Sariputta | Dhammapada | The Story of Licchavi Princes Sariputta

The Story of Licchavi Princes

While residing at the Kutagara monastery in Vesali, the Buddha uttered Verse (214) of this book, with reference to the Licchavi princes.

On one festival day, the Buddha entered the town of Vesali, accompanied by a retinue of bhikkhus. On their way, they met some Licchavi princes, who had come out elegantly dressed up. The Buddha seeing them in full regalia said to the bhikkhus, "Bhikkhus, those who have not been to the Tavatimsa deva world should have a good look at these Licchavi princes." The princes were then on their way to a pleasure garden.
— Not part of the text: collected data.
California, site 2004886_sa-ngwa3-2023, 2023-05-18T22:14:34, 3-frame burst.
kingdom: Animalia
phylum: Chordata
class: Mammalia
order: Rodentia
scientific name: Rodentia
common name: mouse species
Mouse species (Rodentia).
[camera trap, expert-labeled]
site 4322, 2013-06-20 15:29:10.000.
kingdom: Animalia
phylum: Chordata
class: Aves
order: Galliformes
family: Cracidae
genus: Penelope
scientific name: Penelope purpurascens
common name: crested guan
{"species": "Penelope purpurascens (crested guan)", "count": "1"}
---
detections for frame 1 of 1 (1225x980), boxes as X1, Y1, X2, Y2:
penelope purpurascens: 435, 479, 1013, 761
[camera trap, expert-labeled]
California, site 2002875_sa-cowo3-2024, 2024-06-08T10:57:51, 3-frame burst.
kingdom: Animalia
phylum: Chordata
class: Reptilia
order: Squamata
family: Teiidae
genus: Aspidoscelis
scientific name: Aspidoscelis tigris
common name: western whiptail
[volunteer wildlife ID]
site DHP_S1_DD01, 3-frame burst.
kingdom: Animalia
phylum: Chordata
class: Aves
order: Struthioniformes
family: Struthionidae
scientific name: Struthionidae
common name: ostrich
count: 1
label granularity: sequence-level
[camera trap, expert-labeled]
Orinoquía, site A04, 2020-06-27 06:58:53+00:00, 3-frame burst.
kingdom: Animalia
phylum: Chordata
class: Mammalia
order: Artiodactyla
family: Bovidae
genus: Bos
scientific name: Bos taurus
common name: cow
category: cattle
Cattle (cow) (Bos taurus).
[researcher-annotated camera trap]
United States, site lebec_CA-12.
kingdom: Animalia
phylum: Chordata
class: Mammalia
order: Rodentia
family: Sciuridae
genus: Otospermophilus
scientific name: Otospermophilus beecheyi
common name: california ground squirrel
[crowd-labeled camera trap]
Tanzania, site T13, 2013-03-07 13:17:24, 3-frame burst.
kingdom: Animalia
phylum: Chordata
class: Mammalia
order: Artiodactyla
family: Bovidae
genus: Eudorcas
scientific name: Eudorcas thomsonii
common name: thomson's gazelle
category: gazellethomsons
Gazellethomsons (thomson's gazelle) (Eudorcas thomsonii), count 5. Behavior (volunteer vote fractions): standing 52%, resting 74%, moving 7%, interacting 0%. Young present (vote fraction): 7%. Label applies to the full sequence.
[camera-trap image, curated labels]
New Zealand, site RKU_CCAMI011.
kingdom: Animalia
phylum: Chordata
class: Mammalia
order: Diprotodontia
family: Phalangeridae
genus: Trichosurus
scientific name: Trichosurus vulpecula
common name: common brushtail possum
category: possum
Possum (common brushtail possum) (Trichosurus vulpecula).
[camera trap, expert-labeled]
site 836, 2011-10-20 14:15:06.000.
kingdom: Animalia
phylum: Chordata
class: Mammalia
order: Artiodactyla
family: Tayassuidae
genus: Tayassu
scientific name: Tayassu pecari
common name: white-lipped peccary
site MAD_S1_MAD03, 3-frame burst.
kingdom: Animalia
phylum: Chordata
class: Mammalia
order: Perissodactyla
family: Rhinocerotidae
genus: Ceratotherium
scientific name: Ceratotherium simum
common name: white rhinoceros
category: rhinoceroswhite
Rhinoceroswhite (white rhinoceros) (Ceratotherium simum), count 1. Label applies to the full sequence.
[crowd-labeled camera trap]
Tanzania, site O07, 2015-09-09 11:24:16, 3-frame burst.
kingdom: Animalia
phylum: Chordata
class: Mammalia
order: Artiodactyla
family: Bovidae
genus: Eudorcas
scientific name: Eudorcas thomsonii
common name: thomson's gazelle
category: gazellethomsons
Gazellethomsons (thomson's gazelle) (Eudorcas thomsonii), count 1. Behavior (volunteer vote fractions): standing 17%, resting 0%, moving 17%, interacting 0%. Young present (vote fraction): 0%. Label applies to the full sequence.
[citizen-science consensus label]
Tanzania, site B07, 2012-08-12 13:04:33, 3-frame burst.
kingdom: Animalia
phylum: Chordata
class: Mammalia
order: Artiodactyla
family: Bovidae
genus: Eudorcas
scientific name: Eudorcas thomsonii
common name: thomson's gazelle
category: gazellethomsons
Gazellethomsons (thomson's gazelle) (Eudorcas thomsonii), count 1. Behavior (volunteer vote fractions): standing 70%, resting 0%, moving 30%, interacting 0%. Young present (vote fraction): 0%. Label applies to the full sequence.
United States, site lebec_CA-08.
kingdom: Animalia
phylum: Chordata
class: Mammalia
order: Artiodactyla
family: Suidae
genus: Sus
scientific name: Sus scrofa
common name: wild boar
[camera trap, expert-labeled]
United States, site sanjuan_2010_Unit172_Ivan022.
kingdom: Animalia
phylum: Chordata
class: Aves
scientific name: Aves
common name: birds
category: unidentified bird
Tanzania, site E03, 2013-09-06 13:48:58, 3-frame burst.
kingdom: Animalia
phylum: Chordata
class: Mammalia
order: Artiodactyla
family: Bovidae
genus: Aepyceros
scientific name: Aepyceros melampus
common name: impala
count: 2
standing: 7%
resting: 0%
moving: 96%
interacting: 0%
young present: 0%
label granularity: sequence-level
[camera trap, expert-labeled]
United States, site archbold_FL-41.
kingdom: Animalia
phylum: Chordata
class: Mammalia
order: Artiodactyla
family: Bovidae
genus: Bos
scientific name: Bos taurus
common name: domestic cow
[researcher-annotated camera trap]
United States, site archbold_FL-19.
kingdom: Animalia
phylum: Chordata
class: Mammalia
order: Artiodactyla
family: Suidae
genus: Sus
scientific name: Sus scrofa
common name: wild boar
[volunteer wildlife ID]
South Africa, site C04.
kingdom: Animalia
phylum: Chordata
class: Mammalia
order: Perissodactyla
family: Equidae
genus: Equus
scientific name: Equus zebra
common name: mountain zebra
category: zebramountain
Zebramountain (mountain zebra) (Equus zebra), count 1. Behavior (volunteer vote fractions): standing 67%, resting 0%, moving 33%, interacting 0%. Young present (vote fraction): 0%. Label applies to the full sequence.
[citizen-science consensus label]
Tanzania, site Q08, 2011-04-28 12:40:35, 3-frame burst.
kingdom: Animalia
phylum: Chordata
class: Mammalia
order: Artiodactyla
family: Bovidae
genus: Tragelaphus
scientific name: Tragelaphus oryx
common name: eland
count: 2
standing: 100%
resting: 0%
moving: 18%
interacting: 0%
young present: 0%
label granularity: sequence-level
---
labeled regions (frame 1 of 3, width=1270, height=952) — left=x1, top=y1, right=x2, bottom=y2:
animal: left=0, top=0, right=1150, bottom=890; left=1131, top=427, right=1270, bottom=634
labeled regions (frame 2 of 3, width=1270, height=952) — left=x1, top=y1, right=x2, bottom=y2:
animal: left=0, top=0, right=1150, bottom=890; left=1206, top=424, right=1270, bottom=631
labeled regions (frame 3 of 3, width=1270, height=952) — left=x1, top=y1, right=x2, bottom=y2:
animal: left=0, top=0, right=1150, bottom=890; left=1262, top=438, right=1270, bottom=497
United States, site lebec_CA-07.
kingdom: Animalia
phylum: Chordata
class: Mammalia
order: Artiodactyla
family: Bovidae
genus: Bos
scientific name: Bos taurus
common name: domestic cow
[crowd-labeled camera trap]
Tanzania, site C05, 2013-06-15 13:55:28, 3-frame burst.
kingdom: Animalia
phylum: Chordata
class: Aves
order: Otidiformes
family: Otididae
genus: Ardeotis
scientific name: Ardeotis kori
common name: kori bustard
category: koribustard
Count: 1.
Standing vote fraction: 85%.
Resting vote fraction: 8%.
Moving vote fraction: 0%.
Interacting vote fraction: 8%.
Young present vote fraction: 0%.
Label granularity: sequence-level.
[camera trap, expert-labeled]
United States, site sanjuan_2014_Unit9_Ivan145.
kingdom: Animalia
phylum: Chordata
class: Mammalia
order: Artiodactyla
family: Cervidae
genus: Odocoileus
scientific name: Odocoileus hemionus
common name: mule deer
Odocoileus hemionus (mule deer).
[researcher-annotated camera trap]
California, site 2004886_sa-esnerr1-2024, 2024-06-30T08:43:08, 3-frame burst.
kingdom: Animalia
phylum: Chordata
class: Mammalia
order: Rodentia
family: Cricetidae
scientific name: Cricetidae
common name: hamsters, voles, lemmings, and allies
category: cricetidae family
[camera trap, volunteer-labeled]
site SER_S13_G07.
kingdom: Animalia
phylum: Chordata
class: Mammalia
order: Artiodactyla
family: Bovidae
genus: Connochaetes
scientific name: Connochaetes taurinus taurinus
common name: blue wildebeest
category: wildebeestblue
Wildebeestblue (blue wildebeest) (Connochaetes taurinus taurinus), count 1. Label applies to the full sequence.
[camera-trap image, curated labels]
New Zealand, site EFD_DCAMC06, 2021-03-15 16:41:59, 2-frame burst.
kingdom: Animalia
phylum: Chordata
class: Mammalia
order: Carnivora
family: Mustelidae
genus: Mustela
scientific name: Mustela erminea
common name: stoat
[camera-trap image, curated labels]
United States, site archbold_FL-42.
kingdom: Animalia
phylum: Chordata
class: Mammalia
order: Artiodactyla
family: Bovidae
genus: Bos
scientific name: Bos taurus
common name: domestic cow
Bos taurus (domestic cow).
There, they quarrelled over a prostitute and soon came to blows. As a result, some of them had to be carried home, bleeding. As the Buddha returned with the bhikkhus after his meal in the town, they saw the wounded princes being carried home.

In connection with the above incident the bhikkhus remarked, "For the sake of a woman, these Licchavi princes are ruined." To them the Buddha replied, "Bhikkhus, sorrow and fear arise out of enjoyment of sensual pleasures and attachment to them."

Then the Buddha spoke in verse as follows:

Verse 214: Attachment (to sensual pleasures) begets sorrow, attachment begets fear. For him who is free from attachment there is no sorrow; how can there be fear for him?